How useful is zero order gradient descent? Why?
> Not effective
> Slow
What is the equation for first order gradient descent?
x_(t+1) = x_t - η∇f(x_t)
Explain the usefullness and benefits of second order gradient descent
> Extremely computationally intensive when you have a lot of varaibles
The benefit is that it takes a single (idillic) step in the right direction.
Often easier to just take lots of small steps
When do you stop with gradient descent?
When the change in the gradient is less than a threshold
What is the learning rate?
This is the step size
What is the effect of the size of the learning rate?
If the step is too large you can travel too far and overshoot the minimum error.
This can cause diversion
What is the effect of local minima?
There are multiple values each with a different minma. Gradient descent does not take this into account so it will converge on a local minima which may not be the smallest minima.
What can we do to prevent local minima?
We can restart learning with random initial weights and it will converge on a different minima
What is the issue with calculating gradient using E(X) = ∑ | y_n - t_n | ?
The equation (E(X) = ∑ | y_n - t_n |) is pievewise constant. So even if we improve the classification, if there is no change in error then it appears not to improve. The equation is not linearly differentiable so it has no gradient.
How do we measure error where the value is continuous even if the number of misclassified points does not change?

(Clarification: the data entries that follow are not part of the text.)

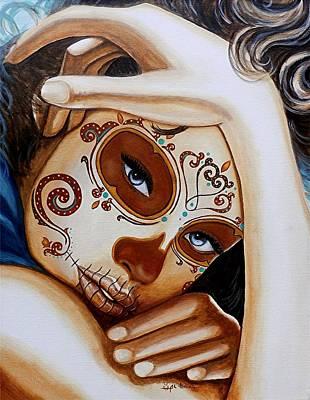 Painted Face Painting - El Amor Que Siento Por Vosotros Es Intemporal by Al  Molina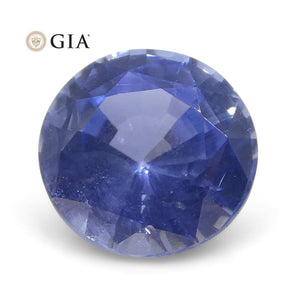 0.98 ct Round Sapphire GIA Certified Burma (Myanmar) Unheated - Skyjems Wholesale Gemstones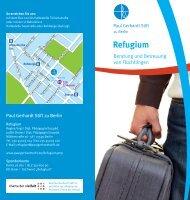 Refugium - Evangelisches Johannesstift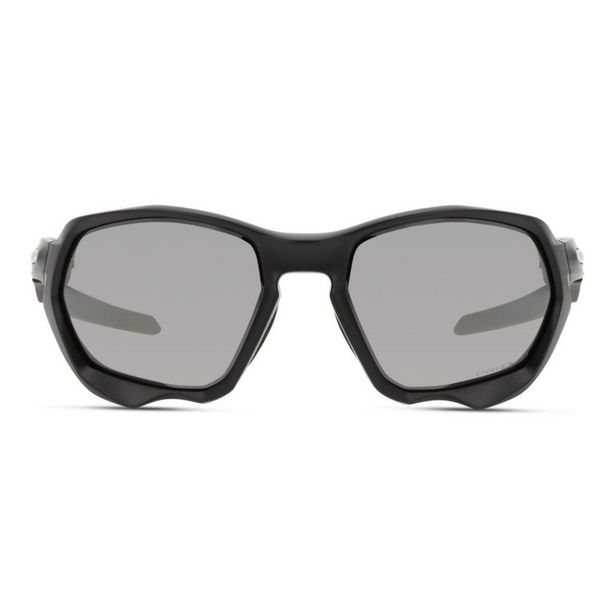 Oferta de Oakley Oakley Plazma 0OO9019 901906 por 175,2€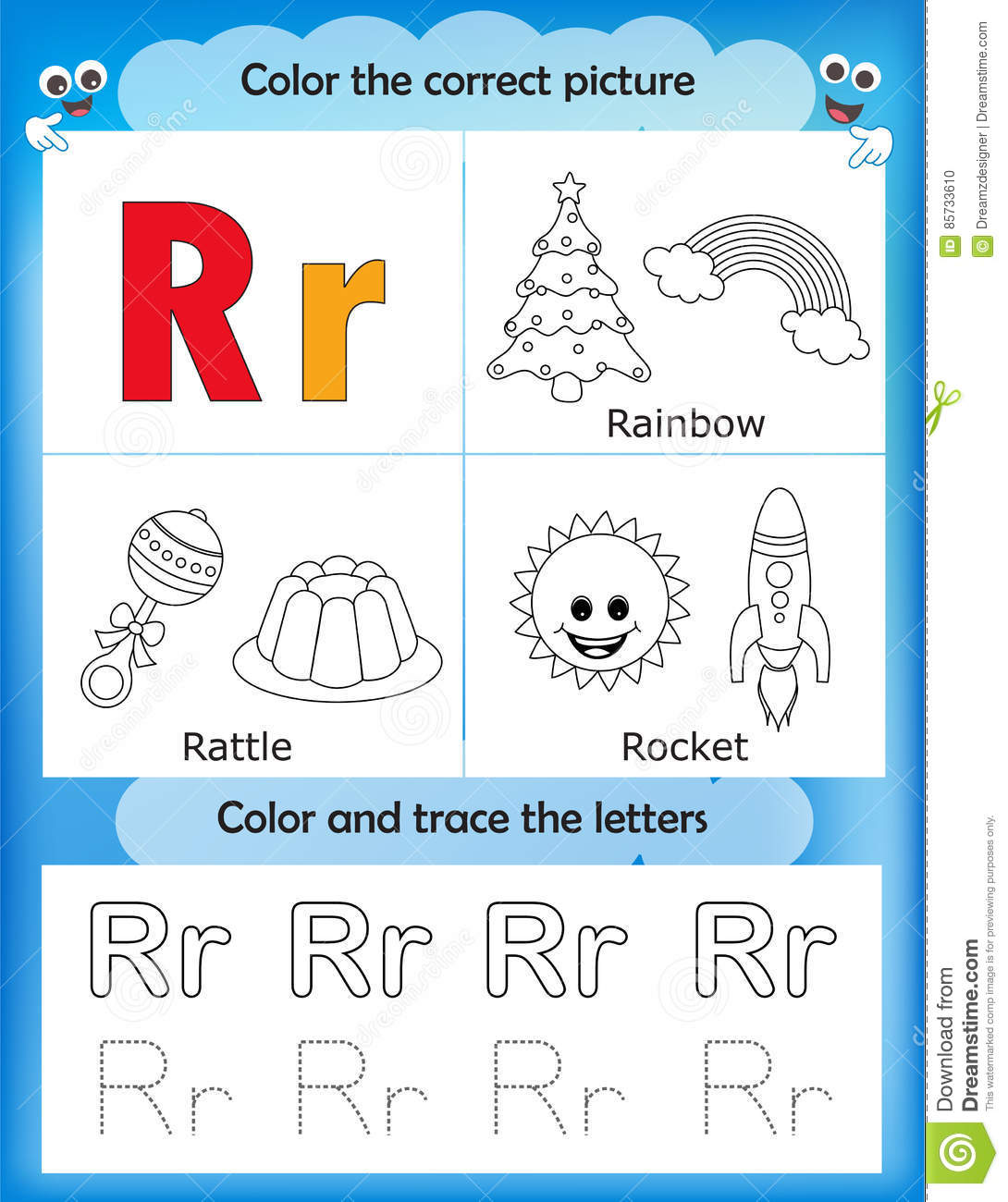 Alphabet Learning And Color Letter R Stock Illustration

By measuring how close each point is to the decision boundary
What is the equation for calculating the distance of the misclassified point ot he decision boudnary
> x = x_p + d×w/||w|| > (x - x_p)||w|| / w = d > d = distance to hyper place > w = vector perpendicular to the hyper plane > x_p = point on hyper plane > x = misclassified point
What is the new equation to calculate the total distance of all misclassified points?
E(X) = ∑ (w^T x_n + w_0)
What is the new function for the error that is differentiable?
E(X) = ∑ w^T x_g (y_n - t_n)
What is the equation of the gradient of the new error function?
E(X) = ∑ x_g (y_n - t_n)
What is the gradient descent function with the new measurement of error?
w_k+1 = w_k - η × ∑ x_g (y_n - t_n)
What is the issue of using this equation ( w_k+1 = w_k - η × ∑ x_g (y_n - t_n) ) for gradient descent?
It requires a lot of computation because eac h point needs to be calculated
How do you reduce the amount of computation for gradient descent?
Using stchastic gradient descent
What is stchastic gradient descent?
Instead of minimising the total error, we randomly select points and minimise the average error of those points
What is the equation for calculating the average error?
E(X) = 1/N ∑w^T x_n (y_n-t_n )
What is the equation for stchastic gradient descent?
w_(k+1) = w_k - ηx(y - t)
What is the benefit of stchastic gradient descent? What is the trade off? What will happen overall?
Benefit: It uses much less computational power
Trade off: Sometimes the error can increase
Overall: The error will trend downward